Dottor Dambruoso, l’anarco-insurrezionalismo sembra una caotica galassia di cellule e gruppi che agiscono ciascuno per proprio conto, ma verso un unico obiettivo di destrutturazione del capitalismo. È così?

"È una definizione che corrisponde alla definizione che loro stessi promuovono. C’è una tendenza allo spontaneismo e un no alla gerarchizzazione, il rifiuto di qualsiasi gruppo dirigente. Si tratta di aree di dissenso che hanno la caratteristica di convergere di volta in volta su determinati obiettivi ma senza essere coordinati".

Il che pone un problema per chi deve indagare su di loro, non trattandosi di una struttura rigida e codificata.

"Senz’altro questo complica le cose agli investigatori perché è difficile monitorarli nella loro dinamica evolutiva e prevenire eventuali azioni. E trattandosi di una struttura liquida, nella quale non si entra facilmente, è anche molto difficile infiltrarsi".

Si può dire che gli anarchici italiani greci e spagnoli almeno dal 2010 hanno stretto una sorta di patto informale che li unisce nella loro battaglie?

"Dal 2010, ma anche da prima, dall’inizio degli anni 2000, gli anarco-insurrezionalisti di questi tre paesi hanno strutturato rapporti intensi di interazione e di solidarietà che hanno portato a ripetute attività di cooperazione e di sostegno, anche per ospitare eventuali latitanti o per condividere target comuni. In questo senso l’azione contro la diplomatica Susanna Schlein per colpire l’Italia per la detenzione di Alfredo Cospito, stando a quanto diffuso dai media, sembra coerente con questo visto in questi anni. Non c’è però una struttura comune, non c’è una cupola anarchica, ma solo un costante contatto solidaristico. Non c’è nessun capo comune, l’azione è sempre decentrata e decisa da piccolissimi gruppi che si autoformano di volta in volta".

La rete è estesa ad altri Paesi?

"Su un tessuto che storicamente fa prevalentemente riferimento a Italia, Grecia e Spagna, negli ultimi 15 anni ci sono state evidenti interazioni di reciproco supporto con altre aree del dissenso in particolare tedesco e francese".

Qual è il livello di pericolosità delle cellule terroristiche anarchiche?

"Il livello è alto sebbene tradizionalmente non è associato ad azioni mortali. Quindi pacchi bomba, incendi dolosi, ma non omicidi politici".

A un corteo dei sindacati di base, a Roma, un gruppo di anarchici ha manifestato per Cospito senza suscitare indignazione tra i partecipanti. Quanto è grande il brodo di coltura di questi gruppi?

"Sono portato a credere che non vi sia un brodo di coltura più ampio di quello mostrato dalle indagini, ovvero molto limitato. Leggo la mancata reazione non come una sottovalutazione ma come l’indiffrenza dei partecipanti verso tematiche né popolari né condivise".

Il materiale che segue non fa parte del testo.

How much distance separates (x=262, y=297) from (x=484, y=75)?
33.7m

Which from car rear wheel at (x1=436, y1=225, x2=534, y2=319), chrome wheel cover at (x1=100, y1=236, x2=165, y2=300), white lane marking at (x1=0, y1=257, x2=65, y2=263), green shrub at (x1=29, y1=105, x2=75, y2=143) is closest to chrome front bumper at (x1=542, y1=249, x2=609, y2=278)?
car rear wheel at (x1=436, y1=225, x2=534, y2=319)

In quali città italiane la presenza anarco-insurrezionalista è più forte?

"Il riscontro giuridico più importante è stato nel torinese. Ma ci sono presenze anche a Milano, nel Trentino, a Bologna, Roma e in Sardegna. I gruppi sono in continua comunicazione tra di loro ma, ripeto, senza una progettualità operativa comune".

Parliamo di centinaia o di qualche migliaio di unità?

"Nell’ordine di alcune centinaia in totale".

Quali sono i loro obiettivi?

"Tradizionalmente il sistema carcerario e giudiziario in senso lato, l’industria della Difesa e quella nucleare, la Tav, recentemente le reti 5G e le istituzioni sanitarie, in chiave no vax. Ma colpiscono sempre in maniera non coordinata tra di loro".